We have used some of Dr. Gross's passage A agent and have obtained tumor yields in C3H mice in excess of 60 percent in about the same interval that he has indicated in his published reports. Dr. Law said that I confused the acceleration phenomenon of Rudali, Duplan, and Latarjet with Dr. Gross's agent. That is not the case. We have taken the passage A agent, obtained from Dr. Gross, and put it into newborn AK mice, and obtained an acceleration phenomenon with over a 60 percent incidence by about 4 months of age, at which time none of the control AK mice have contracted leukemia.

Dr. Law's comments regarding the radiation threshold and Dr. Mole's work on thymic tumors versus generalized tumors seemed to me to be somewhat beside the point. It is perfectly true that I did not talk about myeloid leukemias, but I also did not talk about mammary carcinoma, salivary-gland tumors, carcinoma of the skin, or other kinds of cancer. This is one particular system. It is the only one that has been characterized with regard to the phenomenon that is under discussion, and I did not mean, even by exclusion, to indicate that the other areas are not worthy of study. But in the time available the subject has to be limited. I think Dr. Mole's data are essentially irrelevant to the present discussion.

As for reticulum-cell sarcoma, we have recently completed an experiment in which we used nonirradiated C57BL mice, thymectomized nonirradiated C57BL mice, and thymectomized irradiated C57BL mice, and the final incidence of this sarcoma was essentially identical in all three groups. There is no indication that a relatively large dose of radiation had any influence whatever on the development of this disease, and I do not believe that there is any basis at the present time for assuming that this is a radiation-induced reticular neoplasm. I think it is a spontaneous late tumor of these mice, and radiation has nothing to do with it.

As far as adequate controls are concerned, I mentioned some that we have at the present time. We have not done serial passage of control material, but we consistently get an incidence of 15 to 20 percent with either fresh material or with cell-free filtrates from an originally radiation-induced tumor which has been carried for a good many years in our laboratory, and we consistently get an incidence of zero with any of the control materials we have used, including cell-free filtrates from normal thymus.
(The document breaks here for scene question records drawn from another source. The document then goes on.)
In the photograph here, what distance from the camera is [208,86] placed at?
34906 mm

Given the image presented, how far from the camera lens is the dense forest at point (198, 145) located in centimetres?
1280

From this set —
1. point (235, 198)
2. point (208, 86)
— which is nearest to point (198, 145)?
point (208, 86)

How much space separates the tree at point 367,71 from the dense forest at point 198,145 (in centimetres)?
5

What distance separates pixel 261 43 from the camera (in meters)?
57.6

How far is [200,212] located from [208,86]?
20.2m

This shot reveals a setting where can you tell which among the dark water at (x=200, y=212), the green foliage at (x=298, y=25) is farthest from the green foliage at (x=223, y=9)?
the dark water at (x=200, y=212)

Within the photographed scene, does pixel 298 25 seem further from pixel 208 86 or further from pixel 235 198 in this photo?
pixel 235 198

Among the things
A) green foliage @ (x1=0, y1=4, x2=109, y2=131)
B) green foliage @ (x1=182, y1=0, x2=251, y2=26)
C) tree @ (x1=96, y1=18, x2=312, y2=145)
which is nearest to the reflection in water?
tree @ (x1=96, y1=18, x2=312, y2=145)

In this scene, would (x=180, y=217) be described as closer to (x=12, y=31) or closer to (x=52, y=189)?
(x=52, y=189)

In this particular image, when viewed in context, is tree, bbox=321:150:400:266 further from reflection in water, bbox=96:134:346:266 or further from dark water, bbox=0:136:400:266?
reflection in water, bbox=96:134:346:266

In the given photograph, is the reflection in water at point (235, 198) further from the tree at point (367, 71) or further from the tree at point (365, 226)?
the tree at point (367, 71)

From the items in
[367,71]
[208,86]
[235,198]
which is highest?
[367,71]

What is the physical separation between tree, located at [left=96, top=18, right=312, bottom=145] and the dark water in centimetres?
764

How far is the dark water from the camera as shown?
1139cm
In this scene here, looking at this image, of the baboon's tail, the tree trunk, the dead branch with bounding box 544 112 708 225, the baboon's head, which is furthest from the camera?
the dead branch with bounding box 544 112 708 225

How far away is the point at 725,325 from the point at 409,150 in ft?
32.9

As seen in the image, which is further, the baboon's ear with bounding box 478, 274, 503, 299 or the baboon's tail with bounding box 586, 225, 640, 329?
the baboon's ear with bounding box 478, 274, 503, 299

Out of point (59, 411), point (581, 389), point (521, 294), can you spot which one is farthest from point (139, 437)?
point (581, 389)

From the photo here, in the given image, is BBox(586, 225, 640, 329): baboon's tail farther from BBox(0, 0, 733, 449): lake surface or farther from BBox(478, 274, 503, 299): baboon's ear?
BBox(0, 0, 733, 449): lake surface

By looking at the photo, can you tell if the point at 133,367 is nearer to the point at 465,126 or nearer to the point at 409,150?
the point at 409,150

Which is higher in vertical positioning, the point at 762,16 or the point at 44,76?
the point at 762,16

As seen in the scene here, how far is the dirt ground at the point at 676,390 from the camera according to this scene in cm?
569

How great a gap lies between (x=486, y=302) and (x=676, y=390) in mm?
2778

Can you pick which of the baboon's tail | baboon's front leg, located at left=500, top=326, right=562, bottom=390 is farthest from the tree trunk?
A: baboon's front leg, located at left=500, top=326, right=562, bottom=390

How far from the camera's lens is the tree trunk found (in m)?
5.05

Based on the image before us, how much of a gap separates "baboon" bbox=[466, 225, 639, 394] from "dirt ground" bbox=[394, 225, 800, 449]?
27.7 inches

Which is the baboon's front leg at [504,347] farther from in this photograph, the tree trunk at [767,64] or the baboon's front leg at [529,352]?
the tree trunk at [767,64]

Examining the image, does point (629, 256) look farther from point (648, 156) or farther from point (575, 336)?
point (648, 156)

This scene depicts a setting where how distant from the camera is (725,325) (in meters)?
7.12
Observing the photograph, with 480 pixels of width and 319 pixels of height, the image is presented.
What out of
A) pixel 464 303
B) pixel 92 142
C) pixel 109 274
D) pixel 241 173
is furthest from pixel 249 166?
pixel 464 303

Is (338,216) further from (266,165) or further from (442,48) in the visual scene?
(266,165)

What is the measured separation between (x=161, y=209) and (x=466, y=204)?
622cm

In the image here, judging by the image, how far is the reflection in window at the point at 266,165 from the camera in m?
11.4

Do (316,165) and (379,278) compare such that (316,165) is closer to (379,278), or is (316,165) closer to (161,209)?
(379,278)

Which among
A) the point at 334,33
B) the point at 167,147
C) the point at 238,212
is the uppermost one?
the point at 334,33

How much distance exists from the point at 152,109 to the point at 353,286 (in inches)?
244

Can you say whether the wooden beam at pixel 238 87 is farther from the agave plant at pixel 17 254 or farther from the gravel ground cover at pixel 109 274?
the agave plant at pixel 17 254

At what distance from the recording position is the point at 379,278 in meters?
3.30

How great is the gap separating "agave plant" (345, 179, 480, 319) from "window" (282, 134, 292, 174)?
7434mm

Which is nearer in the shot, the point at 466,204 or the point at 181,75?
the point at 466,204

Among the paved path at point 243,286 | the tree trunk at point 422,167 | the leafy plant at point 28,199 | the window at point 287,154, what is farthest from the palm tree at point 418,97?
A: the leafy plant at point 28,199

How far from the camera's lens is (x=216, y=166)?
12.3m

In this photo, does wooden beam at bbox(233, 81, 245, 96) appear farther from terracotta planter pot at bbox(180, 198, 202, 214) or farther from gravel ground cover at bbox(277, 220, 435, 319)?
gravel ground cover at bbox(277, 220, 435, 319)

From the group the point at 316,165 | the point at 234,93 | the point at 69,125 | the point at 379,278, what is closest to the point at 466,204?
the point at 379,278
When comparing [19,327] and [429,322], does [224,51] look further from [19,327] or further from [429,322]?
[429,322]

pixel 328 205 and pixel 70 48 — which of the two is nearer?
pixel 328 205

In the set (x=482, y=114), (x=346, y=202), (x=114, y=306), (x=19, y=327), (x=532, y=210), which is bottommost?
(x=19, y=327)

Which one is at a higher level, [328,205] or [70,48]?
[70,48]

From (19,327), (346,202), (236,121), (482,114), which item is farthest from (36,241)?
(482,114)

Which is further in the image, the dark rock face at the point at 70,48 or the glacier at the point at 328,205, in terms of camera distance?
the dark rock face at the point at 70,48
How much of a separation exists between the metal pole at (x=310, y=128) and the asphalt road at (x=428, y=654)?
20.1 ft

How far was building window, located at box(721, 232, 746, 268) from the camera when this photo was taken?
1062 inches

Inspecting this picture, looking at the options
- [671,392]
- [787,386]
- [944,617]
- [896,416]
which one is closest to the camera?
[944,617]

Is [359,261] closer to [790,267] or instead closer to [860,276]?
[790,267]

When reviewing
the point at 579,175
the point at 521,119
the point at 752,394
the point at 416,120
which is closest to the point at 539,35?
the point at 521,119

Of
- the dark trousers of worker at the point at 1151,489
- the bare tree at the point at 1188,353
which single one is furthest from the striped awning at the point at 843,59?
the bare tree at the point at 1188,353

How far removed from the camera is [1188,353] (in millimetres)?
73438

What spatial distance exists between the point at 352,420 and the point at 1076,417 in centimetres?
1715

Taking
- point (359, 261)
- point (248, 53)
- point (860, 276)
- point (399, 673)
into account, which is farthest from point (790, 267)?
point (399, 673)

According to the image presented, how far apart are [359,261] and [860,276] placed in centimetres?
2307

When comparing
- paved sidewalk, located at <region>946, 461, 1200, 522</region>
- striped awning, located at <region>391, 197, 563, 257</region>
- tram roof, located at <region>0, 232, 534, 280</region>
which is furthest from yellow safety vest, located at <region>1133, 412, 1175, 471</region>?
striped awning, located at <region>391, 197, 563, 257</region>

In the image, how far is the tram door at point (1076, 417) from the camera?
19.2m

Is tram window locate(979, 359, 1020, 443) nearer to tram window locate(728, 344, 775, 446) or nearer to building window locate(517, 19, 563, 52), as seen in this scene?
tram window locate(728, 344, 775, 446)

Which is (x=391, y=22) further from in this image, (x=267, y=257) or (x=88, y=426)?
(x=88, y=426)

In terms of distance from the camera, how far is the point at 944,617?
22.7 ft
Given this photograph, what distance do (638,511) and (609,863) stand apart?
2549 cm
I suppose serial passage would be a good idea, but it has not been done.

Through the kindness of Dr. Huebner, we have recently tested some of our animals for polyoma virus and we do not seem to have the polyoma virus in our colony. Whether we have contaminated our C57 with the AK virus, I do not know.

About "activation," I have always used this word in quotes deliberately to emphasize that I do not know what activation means. The virus is presumably in the tissues all the time, yet radiation is necessary to bring out the tumor. I do not know whether I am talking about a change in host sensitivity or a change in the virus, but I would be inclined to think it a change in host sensitivity or host response rather than a radiation-induced change in the virus.